Women in Colour at Rubber Factory

In a small gallery space on the Lower East Side called Rubber Factory, a significant group exhibition, Women in Colour, gathers some of contemporary photography’s heaviest hitters in a powerful presentation of experimental, conceptual, and innovative women photographers. Curated by Ellen Carey, the exhibition is part of her ongoing research into women photographers and color photography that posits, Anna Atkins (1799-1871), as both the first woman photographer and the first color photographer.

Carrie Mae Weems, Color Real and Imagined, 2014

Widely known contemporary photographers including Carrie Mae Weems, Cindy Sherman and Laurie Simmons are included in the exhibition; all of whom contribute work that interrogates aspects of female physicality. In contrast, abstract photographers, who employ chemicals and historical analog processes to create work that often involves chance, are equally represented.

Cindy Sherman, Untitled, 2010-2012

The extraordinary abstract work of Meghann Riepenhoff, oftentimes grounded in an innovative use of chemicals, cyanotypes and the natural environment, is on view in the form of a book. The book is a work in progress and will have a different page exposed to light each day of the exhibition, with the results yet to be determined. Liz Nielson’s one-of-kind images made from handmade negatives, which utilize multiple exposures to create fields of color in geometrical relationships within a single frame, vibrantly electrify one wall of the gallery space; while a set of small monitors sits on the floor featuring the conceptual work of artist Penelope Umbrico.

Mariah Robertson, 108, 2015

Carey’s research dives into history as well as new scientific research exploring a higher perceptual ability in women due to a DNA gene called tetrachromacy, which may also lend itself to a greater understanding of color.
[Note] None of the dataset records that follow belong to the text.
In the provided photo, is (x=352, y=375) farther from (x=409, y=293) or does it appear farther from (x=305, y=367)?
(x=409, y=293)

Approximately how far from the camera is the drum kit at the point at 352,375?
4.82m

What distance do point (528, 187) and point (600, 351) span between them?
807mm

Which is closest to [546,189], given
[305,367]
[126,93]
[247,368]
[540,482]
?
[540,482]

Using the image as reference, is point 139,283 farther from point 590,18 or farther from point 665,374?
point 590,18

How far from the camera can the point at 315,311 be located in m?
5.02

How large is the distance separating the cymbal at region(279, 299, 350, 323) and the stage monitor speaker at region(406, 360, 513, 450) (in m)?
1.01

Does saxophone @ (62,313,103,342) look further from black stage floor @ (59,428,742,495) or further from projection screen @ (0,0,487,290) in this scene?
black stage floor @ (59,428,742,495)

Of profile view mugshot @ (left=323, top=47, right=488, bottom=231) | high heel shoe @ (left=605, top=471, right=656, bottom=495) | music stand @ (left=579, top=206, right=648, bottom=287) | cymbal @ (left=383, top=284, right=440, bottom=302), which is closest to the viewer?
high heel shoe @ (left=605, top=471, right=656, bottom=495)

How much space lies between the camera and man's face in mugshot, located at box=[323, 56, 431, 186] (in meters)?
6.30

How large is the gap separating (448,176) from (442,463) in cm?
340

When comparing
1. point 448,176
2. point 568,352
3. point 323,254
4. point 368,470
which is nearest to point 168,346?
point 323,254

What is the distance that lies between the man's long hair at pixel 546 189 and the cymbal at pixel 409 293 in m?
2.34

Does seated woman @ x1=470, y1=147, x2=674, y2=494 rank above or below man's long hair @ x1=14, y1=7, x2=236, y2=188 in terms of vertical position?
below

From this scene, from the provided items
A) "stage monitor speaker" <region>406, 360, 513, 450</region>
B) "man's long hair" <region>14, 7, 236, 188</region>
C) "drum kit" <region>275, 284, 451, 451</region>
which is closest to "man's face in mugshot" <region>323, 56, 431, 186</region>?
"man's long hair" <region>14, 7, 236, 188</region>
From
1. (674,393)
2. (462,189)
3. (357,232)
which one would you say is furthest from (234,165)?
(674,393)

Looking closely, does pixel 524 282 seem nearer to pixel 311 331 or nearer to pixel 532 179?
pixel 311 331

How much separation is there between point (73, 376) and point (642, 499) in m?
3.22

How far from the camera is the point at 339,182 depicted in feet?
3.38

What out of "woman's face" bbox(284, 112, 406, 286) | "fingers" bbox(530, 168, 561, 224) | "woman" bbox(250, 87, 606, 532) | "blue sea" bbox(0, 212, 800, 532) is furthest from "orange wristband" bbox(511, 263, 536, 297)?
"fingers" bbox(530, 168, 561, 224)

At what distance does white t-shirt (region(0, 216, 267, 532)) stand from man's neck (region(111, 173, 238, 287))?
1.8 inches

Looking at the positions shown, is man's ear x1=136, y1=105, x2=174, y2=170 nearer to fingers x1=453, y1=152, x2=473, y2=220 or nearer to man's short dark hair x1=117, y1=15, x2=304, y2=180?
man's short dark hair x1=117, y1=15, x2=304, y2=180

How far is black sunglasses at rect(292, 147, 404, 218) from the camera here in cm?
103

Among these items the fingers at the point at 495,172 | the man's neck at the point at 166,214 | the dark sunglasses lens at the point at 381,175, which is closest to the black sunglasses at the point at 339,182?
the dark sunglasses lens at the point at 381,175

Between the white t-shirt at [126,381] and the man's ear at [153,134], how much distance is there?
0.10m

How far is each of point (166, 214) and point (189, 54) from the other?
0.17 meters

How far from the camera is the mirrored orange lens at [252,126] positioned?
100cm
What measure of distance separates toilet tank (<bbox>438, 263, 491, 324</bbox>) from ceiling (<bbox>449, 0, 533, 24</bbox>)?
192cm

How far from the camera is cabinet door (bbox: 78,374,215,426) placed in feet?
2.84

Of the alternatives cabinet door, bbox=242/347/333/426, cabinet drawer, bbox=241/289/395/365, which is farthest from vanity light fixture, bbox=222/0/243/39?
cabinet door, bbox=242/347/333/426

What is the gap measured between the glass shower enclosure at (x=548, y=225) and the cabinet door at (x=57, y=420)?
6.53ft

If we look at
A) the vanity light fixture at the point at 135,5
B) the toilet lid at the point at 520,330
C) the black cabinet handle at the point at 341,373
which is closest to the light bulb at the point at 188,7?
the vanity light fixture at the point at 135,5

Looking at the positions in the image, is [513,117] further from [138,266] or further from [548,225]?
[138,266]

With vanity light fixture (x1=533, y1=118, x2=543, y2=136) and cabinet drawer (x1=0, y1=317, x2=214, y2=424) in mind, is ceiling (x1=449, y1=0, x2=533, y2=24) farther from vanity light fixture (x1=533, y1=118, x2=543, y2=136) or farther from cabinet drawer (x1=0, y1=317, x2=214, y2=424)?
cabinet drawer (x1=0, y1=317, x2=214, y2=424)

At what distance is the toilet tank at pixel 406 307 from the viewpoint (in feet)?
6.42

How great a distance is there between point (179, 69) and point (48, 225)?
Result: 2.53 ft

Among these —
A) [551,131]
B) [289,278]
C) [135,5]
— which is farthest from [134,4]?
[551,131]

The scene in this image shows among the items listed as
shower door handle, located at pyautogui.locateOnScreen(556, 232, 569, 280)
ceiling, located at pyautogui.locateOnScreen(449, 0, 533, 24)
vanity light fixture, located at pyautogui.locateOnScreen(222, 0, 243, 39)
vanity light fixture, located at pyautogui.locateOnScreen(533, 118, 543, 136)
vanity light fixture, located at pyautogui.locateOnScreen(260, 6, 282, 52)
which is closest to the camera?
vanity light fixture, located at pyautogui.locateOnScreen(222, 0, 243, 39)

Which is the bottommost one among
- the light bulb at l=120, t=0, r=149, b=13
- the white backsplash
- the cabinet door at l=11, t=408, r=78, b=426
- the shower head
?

Exploration of higher frequencies of color blindness in men and ongoing debates about the inclusion of women in art history are also elements in Carey’s ideas, inquiries, and scholarship.

Elinor Carucci, Eye, 1996

Also included in the exhibition are Marion Belanger, Ellen Carey, Patty Carroll, Elinor Carucci, Susan Derges, Jan Groover, Whitney Hubbs, Amanda Means, and Moira McDonald. Carucci’s disturbing image of a woman’s single brown eye, printed large-scale, sits in the gallery’s front window. Delicate eyelashes and supple skin fill out the frame of the image, with the slightly indirect gaze of the eyeball drawing attention to the digitally manipulated aquamarine blue liquid-like area of the eye that normally appears white. The image creates a visceral reaction that after contemplation could reference any number of topics – the socio-cultural implications of blue eyes historically, superstitions about the evil eye, sadness, or female beauty to name a few.

Undoubtedly, this is an exhibition that will expand to larger venues with more women artists included and increased discussion around the past, present and future history of women in color photography.

Women in Colour is on view at Rubber Factory through September 27, 2017.